Inez Mabel Crawford (August 16, 1869 - February 1938) was a prominent socialite in Ottawa, Kansas who moved to San Mateo, California, and worked for many years as the first city librarian and head librarian of the San Mateo City Library.

==Early life==
Inez Mabel Crawford was born on August 16, 1869, in Ottawa, Kansas, the daughter of Levi Russell Crawford (1834–1897) and Inezette J. Kalloch (1847–1928). She had two brothers, Clarence and Ralph.

==Career==
Before moving to California, Crawford was the first president of Ottawa Federation of Women's Clubs,
and the first registrar of the General Edward Hand Chapter of the Daughters of the American Revolution.

She was the first city librarian and head librarian of the San Mateo City Library in San Mateo, California for 27 years from 1911 to 1937. As librarian, she reduced fines for late returns and adjusted her book acquisitions to the tastes of the community, including romances for the women of the community and adventure novels and mysteries for the men. Beyond her duties as librarian, she also worked towards the passage of a local bond issue that increased the size of the library by a factor of three.

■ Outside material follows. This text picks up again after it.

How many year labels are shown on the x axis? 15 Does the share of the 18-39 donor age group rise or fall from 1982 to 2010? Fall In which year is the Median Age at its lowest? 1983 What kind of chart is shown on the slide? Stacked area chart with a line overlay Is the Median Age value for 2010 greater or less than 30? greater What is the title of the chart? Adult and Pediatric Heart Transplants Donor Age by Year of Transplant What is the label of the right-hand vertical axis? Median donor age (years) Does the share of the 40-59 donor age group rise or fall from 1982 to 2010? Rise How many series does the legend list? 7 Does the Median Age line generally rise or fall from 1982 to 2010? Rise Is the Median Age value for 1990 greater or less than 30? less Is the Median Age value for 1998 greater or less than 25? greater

She was a member of the American Library Association, California Library Association, California Book Plate Society, San Mateo Business and Professional Women's Club, and California Artists' Society.
She was one of the local "notables" who founded the San Mateo Historical Society in 1935, using her library as its first meeting place. She served the California Library Association as president of its second district
and became the chairman of the Art Section of the San Mateo Woman's Club.

==Personal life==
She moved to California in 1908 and lived at 216 Monte Diablo Ave., San Mateo, California.

She died in February 1938 and is buried at Highland Cemetery, Ottawa, Kansas.